Big Public Support for EPA's New "Soot Rule"
Sun Covered with Soot
September 4, 2012
RICHMOND, Va. - The public comment period has ended for the Soot Rule proposed by the Environmental Protection Agency (EPA). So far, this rule has received more supportive comments from the general public than at any time in the agency's history.
Peter Iwaowicz, the director of the Clean Air Campaign for the American Lung Association, says the standard would limit the amount of soot released into the air and would be an important addition to the rules already in place for other smokestack or tailpipe emissions.
"The soot standards are very important because they protect public health. Soot is a killer. Science is very clear, and there's overwhelming evidence to show that soot levels currently labeled 'safe' in this country cause heart attacks, strokes and asthma attacks."
Those opposed to the EPA soot standards claim the science isn't clear and the EPA doesn't have authority to enact tighter standards, Iwanowicz says.
"We saw oil industry representatives at public hearings this summer saying 'a little soot is actually okay for you; the body has the ability to handle it. It's not a big problem.' Scientists tell us that that's not the truth; soot is a killer, it triggers disease."

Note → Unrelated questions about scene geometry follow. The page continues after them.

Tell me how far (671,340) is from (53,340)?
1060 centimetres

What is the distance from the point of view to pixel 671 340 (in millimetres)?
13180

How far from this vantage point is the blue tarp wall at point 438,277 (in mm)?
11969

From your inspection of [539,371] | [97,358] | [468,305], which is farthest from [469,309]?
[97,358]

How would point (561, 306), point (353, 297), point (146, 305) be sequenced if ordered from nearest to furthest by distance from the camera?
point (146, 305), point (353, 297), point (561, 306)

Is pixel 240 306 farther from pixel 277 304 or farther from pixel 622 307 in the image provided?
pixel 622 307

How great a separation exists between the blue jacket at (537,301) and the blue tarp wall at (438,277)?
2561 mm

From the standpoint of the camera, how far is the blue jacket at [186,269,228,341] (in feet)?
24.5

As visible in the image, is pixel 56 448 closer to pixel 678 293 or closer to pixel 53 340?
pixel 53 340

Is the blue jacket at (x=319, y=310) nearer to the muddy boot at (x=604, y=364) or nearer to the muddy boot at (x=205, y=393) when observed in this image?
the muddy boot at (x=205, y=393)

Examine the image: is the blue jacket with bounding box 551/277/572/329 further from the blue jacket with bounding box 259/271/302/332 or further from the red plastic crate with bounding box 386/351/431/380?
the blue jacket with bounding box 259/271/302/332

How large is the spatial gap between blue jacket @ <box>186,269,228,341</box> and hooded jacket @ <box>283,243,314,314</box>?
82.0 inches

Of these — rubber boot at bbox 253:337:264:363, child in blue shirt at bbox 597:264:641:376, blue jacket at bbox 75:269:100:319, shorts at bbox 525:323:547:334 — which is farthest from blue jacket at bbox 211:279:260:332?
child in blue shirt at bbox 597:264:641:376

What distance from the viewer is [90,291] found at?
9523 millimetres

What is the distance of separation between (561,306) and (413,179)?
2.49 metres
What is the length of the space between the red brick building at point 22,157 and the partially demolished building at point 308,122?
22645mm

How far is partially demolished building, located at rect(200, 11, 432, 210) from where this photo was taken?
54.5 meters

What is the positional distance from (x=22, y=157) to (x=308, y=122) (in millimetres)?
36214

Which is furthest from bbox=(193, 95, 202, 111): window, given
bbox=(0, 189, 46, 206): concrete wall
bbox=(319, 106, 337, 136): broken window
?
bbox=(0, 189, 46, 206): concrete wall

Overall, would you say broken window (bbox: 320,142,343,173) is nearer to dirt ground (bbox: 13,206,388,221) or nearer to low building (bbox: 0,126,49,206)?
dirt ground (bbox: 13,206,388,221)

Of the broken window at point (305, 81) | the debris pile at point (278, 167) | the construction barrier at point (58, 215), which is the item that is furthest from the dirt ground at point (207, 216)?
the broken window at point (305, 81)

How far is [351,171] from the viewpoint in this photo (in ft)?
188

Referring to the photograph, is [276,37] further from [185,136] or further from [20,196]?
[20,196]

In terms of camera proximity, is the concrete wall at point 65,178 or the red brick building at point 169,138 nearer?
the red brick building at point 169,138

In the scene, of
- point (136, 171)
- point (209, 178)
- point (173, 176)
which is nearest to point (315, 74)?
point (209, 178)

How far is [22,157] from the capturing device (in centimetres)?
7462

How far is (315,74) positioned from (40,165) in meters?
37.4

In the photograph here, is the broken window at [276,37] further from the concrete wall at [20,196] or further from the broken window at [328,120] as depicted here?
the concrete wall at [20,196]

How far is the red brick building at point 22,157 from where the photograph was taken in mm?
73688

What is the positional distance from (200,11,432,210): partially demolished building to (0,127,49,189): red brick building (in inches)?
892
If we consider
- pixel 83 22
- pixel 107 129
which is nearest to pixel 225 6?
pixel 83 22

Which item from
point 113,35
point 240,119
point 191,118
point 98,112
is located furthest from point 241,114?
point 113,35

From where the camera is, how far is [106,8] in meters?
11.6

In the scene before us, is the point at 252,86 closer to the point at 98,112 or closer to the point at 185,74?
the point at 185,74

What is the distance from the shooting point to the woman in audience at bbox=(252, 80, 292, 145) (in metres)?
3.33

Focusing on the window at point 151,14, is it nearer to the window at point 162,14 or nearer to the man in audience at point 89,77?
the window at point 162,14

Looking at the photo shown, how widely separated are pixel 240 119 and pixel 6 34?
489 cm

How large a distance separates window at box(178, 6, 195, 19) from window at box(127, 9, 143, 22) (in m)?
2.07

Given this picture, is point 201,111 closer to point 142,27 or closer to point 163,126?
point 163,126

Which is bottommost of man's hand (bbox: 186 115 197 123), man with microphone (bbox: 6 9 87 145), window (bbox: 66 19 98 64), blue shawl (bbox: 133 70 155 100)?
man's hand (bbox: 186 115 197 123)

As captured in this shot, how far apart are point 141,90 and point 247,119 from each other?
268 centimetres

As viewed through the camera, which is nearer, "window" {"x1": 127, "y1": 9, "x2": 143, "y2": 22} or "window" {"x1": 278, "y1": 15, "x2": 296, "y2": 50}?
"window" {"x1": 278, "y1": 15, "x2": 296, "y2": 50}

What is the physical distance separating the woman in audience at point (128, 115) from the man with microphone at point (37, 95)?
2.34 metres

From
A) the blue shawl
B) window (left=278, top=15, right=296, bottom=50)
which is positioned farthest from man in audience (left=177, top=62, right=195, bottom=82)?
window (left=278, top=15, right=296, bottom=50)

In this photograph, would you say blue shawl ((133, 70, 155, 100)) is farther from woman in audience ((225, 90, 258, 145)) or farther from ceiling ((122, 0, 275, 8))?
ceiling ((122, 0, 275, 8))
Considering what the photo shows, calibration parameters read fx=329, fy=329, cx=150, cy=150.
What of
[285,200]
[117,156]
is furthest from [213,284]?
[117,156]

Dr. Stuart Tousman, professor of psychology, Health Psychology Program, Jefferson College of Health Science, is an asthma sufferer. He also chairs the Virginia Asthma Coalition. Tousman warns that thousands of Virginians live in areas where poor air quality is making them sick - places such as Roanoke.
"The other big area that is really prone to this is in the Virginia Beach/Norfolk/eastern region of the state. Richmond has actually been voted 'The Asthma Capital' of the country."
An EPA proposal to reduce cross-state air pollution was recently blocked. Iwanowicz says that rule would have worked in concert with the new Soot Rule. A court order requires the EPA to set the standard this year, he adds.